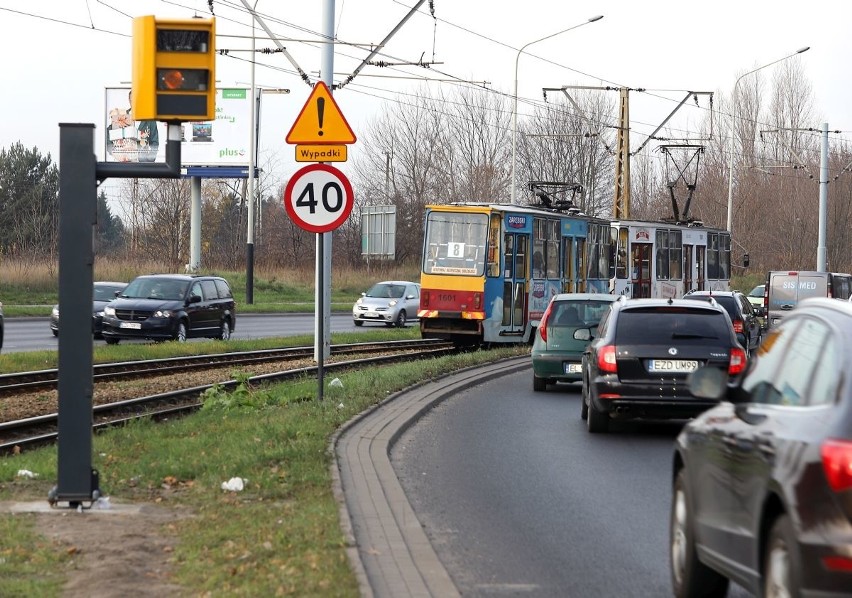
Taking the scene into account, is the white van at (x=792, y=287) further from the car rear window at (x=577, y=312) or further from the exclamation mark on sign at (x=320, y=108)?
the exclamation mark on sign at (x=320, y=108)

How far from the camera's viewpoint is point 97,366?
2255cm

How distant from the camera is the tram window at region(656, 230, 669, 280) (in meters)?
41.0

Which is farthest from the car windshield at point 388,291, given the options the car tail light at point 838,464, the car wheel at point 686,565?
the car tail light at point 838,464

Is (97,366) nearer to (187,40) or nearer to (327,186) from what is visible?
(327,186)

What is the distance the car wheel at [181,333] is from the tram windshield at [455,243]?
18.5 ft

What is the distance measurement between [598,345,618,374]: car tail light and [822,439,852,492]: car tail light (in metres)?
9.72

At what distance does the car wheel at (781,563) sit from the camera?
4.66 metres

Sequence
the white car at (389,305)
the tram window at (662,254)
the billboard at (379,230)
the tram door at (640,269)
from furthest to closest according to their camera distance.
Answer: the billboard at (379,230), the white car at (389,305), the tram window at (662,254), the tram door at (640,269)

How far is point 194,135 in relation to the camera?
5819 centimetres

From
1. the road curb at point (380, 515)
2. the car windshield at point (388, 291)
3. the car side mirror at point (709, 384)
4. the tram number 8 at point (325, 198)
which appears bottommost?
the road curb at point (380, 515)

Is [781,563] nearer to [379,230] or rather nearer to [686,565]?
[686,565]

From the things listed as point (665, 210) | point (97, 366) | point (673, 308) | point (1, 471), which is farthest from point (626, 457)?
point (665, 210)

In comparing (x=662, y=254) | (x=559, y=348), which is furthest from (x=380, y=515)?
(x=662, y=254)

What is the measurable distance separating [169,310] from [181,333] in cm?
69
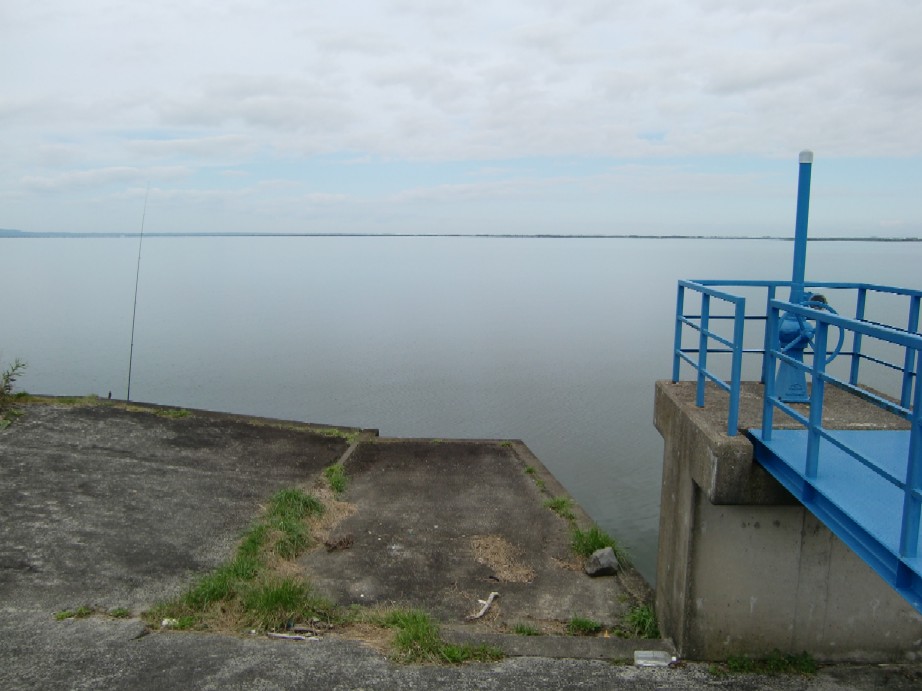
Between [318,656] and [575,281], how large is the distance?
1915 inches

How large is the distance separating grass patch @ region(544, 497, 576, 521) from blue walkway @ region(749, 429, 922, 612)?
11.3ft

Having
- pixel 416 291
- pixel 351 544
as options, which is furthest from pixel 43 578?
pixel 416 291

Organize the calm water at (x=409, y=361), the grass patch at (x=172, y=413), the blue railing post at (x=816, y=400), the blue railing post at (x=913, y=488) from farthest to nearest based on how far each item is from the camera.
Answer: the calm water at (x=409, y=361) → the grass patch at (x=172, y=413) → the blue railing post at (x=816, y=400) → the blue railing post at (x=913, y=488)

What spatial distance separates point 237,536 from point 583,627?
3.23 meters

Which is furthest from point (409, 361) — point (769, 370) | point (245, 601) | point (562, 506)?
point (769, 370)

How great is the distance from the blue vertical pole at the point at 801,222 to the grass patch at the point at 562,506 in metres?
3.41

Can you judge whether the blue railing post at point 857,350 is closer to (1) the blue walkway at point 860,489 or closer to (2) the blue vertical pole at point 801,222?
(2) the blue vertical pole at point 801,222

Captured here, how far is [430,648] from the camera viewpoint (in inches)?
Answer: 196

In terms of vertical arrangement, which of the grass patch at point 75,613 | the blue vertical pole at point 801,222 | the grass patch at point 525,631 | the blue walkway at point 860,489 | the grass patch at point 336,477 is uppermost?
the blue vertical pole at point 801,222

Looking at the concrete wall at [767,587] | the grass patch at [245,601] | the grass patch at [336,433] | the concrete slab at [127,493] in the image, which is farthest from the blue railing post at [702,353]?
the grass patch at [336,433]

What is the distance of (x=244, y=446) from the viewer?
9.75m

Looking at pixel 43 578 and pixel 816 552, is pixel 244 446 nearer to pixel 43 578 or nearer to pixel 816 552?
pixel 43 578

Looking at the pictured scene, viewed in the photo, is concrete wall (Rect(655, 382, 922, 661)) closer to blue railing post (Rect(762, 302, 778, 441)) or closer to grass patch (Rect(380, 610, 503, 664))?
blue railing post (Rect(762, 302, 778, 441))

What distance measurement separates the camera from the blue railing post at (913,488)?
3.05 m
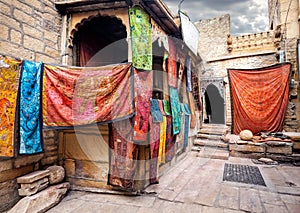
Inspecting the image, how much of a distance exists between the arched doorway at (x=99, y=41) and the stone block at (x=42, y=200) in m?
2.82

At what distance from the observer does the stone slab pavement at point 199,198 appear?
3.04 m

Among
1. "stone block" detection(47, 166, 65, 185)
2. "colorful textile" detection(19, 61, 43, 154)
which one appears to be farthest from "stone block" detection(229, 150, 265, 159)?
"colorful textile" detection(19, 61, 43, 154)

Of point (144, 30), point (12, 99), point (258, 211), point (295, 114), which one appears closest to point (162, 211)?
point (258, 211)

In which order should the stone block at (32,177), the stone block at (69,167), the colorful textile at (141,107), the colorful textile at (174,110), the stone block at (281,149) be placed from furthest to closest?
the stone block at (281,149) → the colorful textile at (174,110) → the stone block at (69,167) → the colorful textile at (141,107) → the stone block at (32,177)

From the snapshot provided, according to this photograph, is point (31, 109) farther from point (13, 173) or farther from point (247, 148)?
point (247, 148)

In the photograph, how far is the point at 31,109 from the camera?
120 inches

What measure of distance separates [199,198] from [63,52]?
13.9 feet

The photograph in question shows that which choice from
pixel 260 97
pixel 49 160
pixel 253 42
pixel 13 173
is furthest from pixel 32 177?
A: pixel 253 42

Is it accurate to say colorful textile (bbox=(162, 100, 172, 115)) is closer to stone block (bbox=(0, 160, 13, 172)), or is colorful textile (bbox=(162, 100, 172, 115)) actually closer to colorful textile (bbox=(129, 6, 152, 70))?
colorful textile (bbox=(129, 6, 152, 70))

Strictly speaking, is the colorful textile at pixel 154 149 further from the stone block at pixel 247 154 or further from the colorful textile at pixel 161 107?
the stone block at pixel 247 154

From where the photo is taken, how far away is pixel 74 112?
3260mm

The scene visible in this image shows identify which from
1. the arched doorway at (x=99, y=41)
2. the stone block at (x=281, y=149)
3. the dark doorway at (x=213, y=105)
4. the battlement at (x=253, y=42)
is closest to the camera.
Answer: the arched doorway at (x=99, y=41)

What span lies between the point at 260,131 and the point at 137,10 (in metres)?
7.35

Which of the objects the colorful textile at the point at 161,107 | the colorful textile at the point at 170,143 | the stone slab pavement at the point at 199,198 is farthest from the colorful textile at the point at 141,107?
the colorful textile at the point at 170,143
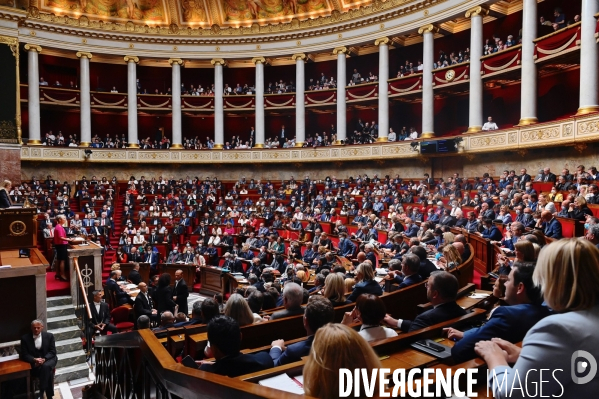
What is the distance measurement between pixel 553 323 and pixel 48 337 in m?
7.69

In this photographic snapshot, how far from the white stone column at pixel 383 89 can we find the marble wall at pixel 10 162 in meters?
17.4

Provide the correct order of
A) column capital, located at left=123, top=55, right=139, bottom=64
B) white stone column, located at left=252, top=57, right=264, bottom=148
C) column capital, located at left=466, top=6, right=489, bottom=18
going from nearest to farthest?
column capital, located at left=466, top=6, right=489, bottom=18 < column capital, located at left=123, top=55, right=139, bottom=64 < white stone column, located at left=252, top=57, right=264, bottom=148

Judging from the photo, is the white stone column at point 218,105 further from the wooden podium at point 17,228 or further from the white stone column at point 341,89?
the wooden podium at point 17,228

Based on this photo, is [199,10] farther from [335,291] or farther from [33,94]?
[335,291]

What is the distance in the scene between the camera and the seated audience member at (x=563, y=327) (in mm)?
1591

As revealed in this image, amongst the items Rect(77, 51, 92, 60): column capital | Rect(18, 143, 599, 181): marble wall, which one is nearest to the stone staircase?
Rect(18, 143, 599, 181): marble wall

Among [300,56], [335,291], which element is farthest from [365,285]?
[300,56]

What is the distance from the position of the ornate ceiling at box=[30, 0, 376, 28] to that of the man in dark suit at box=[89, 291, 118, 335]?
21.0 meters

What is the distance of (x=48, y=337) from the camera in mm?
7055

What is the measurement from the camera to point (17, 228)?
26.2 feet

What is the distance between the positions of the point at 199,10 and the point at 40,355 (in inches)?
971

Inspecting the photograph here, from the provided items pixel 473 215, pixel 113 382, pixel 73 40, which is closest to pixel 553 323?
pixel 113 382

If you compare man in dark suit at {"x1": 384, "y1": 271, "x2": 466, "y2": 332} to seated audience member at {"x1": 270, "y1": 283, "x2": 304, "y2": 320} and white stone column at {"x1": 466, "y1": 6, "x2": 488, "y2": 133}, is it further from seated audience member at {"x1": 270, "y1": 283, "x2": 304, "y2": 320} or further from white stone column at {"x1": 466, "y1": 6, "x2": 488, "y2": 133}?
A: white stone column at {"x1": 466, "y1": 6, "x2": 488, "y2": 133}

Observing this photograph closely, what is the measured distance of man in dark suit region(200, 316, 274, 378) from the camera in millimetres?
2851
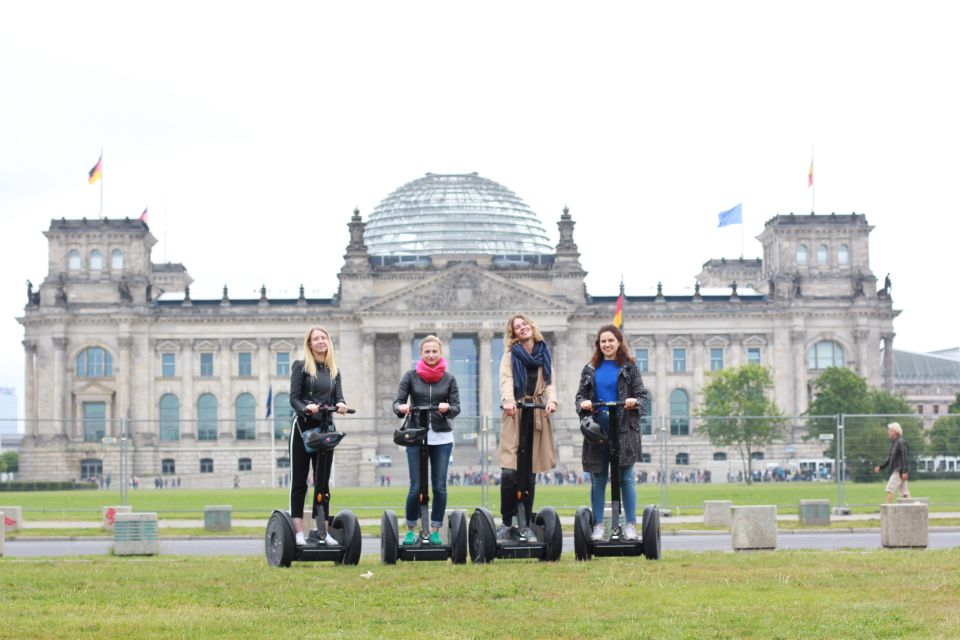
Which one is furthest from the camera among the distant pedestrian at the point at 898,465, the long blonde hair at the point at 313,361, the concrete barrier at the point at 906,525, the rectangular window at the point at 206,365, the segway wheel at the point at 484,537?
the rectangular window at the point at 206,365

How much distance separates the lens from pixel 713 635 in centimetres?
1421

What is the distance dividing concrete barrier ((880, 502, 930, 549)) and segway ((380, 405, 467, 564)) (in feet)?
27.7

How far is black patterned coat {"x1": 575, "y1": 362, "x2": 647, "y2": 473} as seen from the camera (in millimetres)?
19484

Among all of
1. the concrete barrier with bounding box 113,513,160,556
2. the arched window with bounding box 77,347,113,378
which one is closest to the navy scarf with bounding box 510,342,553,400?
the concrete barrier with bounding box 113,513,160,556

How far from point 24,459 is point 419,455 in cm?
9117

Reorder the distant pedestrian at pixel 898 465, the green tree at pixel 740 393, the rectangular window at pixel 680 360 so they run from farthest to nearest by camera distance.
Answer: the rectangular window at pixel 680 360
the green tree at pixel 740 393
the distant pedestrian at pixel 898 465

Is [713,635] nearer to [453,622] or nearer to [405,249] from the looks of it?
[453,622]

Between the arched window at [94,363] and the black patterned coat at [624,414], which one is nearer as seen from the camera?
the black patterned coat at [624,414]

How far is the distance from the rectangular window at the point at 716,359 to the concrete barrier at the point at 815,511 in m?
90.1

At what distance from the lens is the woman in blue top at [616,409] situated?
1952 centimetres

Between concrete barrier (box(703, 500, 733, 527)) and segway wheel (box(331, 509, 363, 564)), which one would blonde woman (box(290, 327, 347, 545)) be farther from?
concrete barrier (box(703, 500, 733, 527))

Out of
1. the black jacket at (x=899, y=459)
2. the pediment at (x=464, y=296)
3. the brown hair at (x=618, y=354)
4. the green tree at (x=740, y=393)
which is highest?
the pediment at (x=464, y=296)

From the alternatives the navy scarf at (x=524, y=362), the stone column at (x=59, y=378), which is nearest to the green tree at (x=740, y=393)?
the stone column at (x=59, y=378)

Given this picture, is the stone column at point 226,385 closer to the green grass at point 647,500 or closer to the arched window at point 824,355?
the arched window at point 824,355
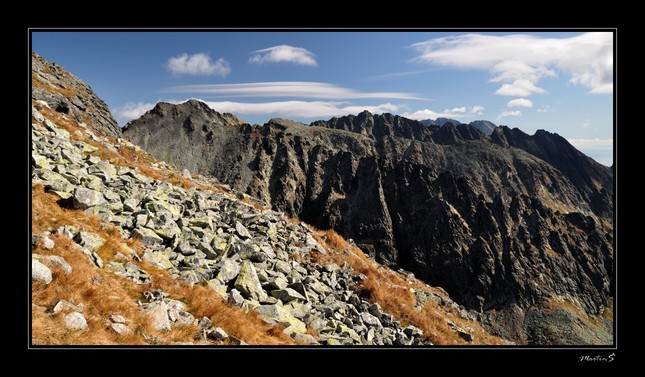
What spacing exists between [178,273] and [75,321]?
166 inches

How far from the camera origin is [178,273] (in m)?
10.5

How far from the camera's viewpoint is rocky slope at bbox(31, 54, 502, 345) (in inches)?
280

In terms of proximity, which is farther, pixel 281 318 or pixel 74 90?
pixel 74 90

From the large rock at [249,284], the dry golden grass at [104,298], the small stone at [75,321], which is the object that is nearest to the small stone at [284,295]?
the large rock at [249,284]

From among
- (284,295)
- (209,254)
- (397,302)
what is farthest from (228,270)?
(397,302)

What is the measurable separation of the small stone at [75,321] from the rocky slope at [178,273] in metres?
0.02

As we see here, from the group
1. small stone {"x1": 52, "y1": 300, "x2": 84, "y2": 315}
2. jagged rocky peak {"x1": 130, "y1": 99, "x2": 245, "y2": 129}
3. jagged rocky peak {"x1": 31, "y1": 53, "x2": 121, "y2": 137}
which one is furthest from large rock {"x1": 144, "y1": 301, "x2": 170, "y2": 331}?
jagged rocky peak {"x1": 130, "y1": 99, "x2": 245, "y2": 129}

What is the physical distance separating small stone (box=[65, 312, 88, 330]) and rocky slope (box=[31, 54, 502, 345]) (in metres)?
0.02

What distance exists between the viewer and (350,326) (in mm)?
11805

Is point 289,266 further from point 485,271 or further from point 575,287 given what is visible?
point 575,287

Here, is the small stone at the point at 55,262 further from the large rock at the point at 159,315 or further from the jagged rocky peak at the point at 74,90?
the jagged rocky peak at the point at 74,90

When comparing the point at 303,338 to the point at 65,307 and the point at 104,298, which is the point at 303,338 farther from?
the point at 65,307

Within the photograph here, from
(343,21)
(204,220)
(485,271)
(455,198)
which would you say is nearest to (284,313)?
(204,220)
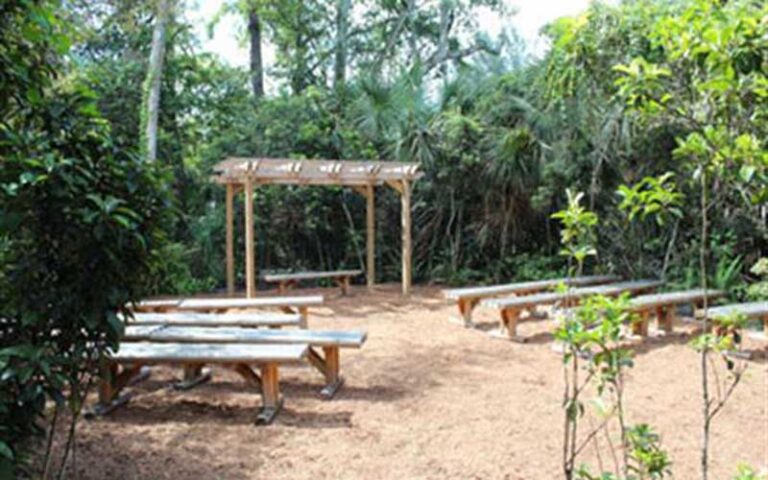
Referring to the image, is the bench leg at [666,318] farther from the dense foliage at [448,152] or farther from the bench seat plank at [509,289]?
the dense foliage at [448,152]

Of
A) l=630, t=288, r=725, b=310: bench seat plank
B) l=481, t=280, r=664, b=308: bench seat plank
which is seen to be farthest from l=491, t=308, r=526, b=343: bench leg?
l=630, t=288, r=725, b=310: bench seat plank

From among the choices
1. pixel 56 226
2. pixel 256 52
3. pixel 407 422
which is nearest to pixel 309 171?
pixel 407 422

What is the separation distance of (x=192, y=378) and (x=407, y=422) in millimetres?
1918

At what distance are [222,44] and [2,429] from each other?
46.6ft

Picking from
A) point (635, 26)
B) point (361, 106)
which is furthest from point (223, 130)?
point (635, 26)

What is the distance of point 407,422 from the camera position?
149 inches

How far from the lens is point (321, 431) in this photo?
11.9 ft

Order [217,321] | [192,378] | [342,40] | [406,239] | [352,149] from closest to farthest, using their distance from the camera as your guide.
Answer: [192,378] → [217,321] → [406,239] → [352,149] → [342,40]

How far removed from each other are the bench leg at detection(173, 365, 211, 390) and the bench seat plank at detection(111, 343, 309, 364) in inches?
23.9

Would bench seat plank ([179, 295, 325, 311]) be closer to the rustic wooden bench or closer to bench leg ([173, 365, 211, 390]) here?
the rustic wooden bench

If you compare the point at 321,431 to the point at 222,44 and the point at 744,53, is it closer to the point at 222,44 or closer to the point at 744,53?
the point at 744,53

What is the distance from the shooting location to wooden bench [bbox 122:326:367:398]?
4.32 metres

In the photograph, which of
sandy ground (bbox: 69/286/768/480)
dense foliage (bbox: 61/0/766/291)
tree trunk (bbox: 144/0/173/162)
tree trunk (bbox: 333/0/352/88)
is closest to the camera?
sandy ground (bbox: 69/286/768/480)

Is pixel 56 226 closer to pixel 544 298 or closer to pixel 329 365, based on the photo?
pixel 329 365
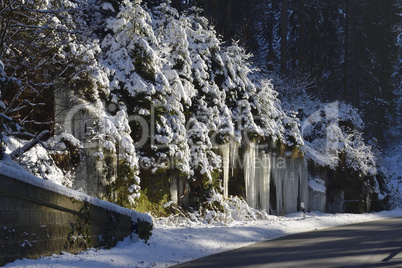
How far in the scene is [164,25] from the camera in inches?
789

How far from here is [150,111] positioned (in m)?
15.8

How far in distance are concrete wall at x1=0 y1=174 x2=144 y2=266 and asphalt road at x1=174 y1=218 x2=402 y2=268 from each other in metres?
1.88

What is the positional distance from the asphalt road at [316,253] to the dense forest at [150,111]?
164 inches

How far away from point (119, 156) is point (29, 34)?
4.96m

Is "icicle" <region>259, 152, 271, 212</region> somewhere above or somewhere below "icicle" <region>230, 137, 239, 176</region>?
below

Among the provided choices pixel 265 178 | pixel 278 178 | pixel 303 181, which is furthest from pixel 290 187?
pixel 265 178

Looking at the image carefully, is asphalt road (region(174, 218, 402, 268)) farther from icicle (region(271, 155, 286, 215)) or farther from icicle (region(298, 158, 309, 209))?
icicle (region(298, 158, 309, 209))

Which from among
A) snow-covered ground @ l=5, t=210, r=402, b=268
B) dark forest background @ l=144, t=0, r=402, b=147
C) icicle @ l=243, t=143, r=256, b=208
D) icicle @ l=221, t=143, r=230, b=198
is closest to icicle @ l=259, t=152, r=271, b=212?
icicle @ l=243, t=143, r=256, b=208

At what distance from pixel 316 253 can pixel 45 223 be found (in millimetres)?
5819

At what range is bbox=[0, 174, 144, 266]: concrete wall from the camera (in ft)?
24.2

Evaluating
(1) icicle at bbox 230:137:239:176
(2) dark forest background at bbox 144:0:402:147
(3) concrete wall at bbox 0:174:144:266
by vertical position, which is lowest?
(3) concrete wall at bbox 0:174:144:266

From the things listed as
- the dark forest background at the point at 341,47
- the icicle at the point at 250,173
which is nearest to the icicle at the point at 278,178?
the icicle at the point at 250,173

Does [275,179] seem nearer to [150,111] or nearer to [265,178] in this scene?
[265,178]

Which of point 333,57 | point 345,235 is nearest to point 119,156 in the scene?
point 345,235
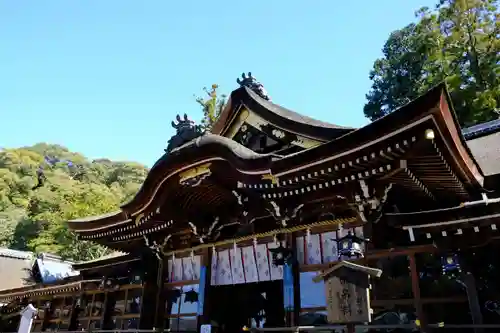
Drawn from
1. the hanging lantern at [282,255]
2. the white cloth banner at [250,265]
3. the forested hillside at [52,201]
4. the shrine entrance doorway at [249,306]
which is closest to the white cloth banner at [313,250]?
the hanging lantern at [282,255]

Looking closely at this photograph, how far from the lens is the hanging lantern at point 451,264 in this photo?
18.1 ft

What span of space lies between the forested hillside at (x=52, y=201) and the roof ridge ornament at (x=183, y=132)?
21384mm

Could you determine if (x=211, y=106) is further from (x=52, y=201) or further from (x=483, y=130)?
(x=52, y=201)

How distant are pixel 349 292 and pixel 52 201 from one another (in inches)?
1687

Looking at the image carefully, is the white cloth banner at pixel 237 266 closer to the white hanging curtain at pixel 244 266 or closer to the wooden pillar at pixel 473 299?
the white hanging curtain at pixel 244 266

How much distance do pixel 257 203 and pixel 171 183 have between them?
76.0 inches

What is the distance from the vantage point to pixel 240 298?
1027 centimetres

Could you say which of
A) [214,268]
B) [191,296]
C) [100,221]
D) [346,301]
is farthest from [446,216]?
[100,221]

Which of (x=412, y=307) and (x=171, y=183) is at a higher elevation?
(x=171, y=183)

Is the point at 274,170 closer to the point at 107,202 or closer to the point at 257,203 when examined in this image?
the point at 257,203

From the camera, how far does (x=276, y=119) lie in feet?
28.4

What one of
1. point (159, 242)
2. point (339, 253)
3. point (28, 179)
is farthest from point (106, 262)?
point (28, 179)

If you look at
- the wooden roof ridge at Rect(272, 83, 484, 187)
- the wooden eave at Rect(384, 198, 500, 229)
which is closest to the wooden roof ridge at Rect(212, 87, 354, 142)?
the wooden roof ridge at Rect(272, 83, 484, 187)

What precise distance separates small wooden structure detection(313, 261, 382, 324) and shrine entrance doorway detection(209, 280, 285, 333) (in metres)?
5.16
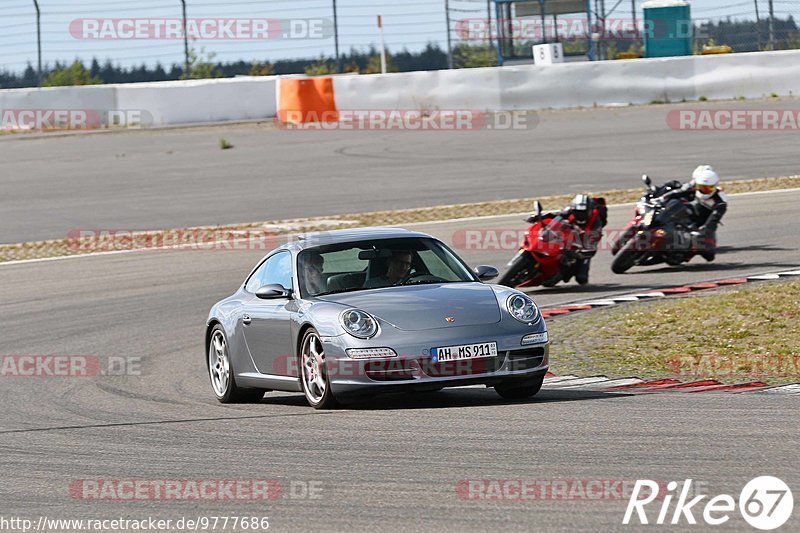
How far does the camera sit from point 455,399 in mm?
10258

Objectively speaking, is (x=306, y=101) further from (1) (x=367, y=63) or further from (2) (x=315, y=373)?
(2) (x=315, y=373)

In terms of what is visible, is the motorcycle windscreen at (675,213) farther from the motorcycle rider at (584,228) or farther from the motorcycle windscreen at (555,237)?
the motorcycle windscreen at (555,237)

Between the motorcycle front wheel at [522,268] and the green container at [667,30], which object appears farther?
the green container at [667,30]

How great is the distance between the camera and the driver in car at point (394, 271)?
--------
■ Exercise ■
Extract only the lines from the line containing "Which of (x=412, y=307)" through the final line of the records; keep both ends and drop every picture.

■ Task answer ■
Which of (x=412, y=307) and (x=171, y=183) is at a higher elevation?
(x=171, y=183)

Is the point at 274,170 closer to the point at 107,202 or closer to the point at 257,203 when examined in this image?
the point at 257,203

From the camera, how far does (x=276, y=119) lie in feet?
28.4

What one of
1. point (159, 242)
2. point (339, 253)
3. point (28, 179)
is farthest from point (106, 262)?
point (28, 179)

If you look at
- the wooden roof ridge at Rect(272, 83, 484, 187)
- the wooden eave at Rect(384, 198, 500, 229)
which is closest to the wooden roof ridge at Rect(212, 87, 354, 142)?
the wooden roof ridge at Rect(272, 83, 484, 187)

What precise distance separates small wooden structure detection(313, 261, 382, 324) and shrine entrance doorway detection(209, 280, 285, 333) (in metres)?
5.16
How far does the camera sit from point 455,399 in mm?
10258

Objectively speaking, is (x=306, y=101) further from (1) (x=367, y=63) or further from (2) (x=315, y=373)?
(2) (x=315, y=373)

In terms of what is visible, is the motorcycle windscreen at (675,213) farther from the motorcycle rider at (584,228) or farther from the motorcycle windscreen at (555,237)?
the motorcycle windscreen at (555,237)

Between the motorcycle front wheel at [522,268] and the green container at [667,30], which object appears farther?
the green container at [667,30]

How great is the distance between the camera and the driver in car at point (394, 271)?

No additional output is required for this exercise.